_Task item:_ Copy out each line of the data that holds the string "annotators".

----- Provided entries

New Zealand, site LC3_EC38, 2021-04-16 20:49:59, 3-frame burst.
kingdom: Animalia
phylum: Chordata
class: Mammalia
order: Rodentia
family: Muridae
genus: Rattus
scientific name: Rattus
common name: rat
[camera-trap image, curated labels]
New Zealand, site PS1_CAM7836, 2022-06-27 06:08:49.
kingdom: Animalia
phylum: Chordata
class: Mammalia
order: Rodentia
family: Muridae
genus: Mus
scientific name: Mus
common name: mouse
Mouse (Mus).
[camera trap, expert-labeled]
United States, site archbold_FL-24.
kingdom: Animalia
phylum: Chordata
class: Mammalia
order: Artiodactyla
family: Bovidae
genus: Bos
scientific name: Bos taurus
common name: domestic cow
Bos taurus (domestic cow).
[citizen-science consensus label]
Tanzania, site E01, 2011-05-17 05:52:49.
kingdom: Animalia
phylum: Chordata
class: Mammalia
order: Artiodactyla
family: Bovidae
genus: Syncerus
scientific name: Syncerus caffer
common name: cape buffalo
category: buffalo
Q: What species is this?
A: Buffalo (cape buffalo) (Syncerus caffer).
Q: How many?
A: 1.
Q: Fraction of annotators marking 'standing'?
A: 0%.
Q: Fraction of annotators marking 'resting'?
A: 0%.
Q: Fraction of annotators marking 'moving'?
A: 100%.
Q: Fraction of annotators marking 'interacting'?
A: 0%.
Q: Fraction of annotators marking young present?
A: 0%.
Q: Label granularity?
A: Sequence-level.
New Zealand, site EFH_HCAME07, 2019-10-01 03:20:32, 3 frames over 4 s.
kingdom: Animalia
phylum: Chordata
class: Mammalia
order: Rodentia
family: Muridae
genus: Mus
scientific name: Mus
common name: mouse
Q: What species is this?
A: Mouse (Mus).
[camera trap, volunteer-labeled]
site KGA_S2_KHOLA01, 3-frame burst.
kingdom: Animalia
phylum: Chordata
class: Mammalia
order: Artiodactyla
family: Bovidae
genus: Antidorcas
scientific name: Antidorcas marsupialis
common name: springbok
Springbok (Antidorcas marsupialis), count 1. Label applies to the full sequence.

----------

_Your solution:_
Q: Fraction of annotators marking 'standing'?
Q: Fraction of annotators marking 'resting'?
Q: Fraction of annotators marking 'moving'?
Q: Fraction of annotators marking 'interacting'?
Q: Fraction of annotators marking young present?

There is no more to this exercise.